I think that you are discussing false faces and nongenuine smiles, and valuing laughter. But it reads like someone with a lot of resentment deciding to talk about smiling.

I discussed why I am not ultimately sold on this view in my comment above, but I will say that it involves me giving you the benefit of the doubt. However, like you said:

Smiling (the Heart), and the expression of laughter, uses emotion to melt the ice and forge bonds of friendship in spite of the Mind's intellectual objection. It forces us to re-engage despite pains of the past.

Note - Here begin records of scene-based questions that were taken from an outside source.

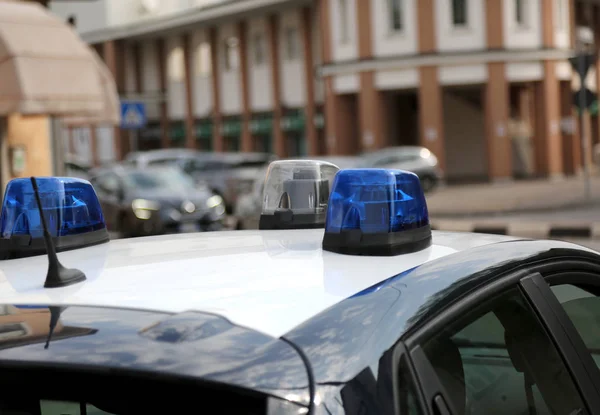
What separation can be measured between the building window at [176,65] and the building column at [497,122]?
1887 cm

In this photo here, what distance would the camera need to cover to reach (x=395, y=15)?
115 ft

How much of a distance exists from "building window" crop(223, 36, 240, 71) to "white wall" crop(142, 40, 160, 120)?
545 cm

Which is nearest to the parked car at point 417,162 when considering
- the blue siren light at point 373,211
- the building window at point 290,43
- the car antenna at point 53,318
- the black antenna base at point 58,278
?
the building window at point 290,43

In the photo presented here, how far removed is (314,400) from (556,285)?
1.11 m

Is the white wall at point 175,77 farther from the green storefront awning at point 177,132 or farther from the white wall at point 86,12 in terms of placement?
the white wall at point 86,12

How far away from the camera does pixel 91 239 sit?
98.4 inches

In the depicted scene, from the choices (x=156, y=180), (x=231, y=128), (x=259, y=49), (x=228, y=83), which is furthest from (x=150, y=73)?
(x=156, y=180)

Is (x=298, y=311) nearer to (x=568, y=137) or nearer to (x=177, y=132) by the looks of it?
(x=568, y=137)

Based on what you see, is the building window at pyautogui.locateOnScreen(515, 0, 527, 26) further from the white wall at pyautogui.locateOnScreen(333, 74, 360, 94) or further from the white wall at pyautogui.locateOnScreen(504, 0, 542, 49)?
the white wall at pyautogui.locateOnScreen(333, 74, 360, 94)

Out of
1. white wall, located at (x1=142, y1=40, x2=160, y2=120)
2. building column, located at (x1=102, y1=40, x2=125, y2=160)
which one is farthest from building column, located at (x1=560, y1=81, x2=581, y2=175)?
building column, located at (x1=102, y1=40, x2=125, y2=160)

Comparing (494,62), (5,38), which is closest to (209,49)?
(494,62)

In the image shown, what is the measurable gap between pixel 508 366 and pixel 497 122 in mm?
32455

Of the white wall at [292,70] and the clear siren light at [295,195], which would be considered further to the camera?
the white wall at [292,70]

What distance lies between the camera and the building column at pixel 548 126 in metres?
34.6
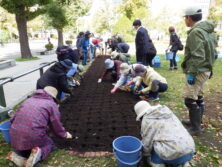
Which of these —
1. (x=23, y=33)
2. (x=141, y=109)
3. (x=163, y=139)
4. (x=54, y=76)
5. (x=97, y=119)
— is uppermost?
(x=23, y=33)

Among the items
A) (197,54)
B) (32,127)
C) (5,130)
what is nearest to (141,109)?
(197,54)

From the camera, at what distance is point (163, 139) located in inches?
75.4

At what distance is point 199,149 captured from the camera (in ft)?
8.53

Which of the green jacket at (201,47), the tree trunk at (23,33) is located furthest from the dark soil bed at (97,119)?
the tree trunk at (23,33)

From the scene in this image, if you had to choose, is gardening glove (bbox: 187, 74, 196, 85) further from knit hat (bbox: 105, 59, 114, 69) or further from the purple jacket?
knit hat (bbox: 105, 59, 114, 69)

which echos the gist of what I got out of it. Much of this hinges on me holding on until the end to make an assessment, but even then, there is still some ammunition for @corpsvalues interpretation.

My two biggest hangups:

To man beguile, first make him smile

The rest of the stanza put this in context and tells me that you are talking about other people on line 1, and the reader on lines 2-4. But even with the context it is not a far leap to see all four lines directed at the reader. Then it becomes a choice between using the power of the smile for good, or to perpetuate the evil from the first half of the poem. If you accept this alternate interpretation, then you open the door to the fact that the author acknowledges and is even implicitly OK with either option that the reader chooses, as long as they are aware of the gravity of their actions and the consequences. This is rather dark, and it's not what I got out of it, but re-reading I can see how you could take this away from it.

The second hangup:

Friendship, your face like a fool

Fool has a negative connotation to it, although I rather quickly gathered that you were referring to the mirth of a court jester kind of fool. However, it would not be a far leap to think you were belittling the concept of friendship and doubling down on the warning from the first half. Especially if you consider the alternate interpretation in my previous paragraph, then this almost reads like a balancing of the scales in favor of using smiles selfishly and presenting the reader with the choice once again: do I risk becoming the fool with honest smiles, or should I instead allow the mind to usurp the power of the smile and use it to manipulate others?

Again, this is not where I came from on my own initial read (or even subsequent reads), but just me intentionally looking at it from the opposite angle.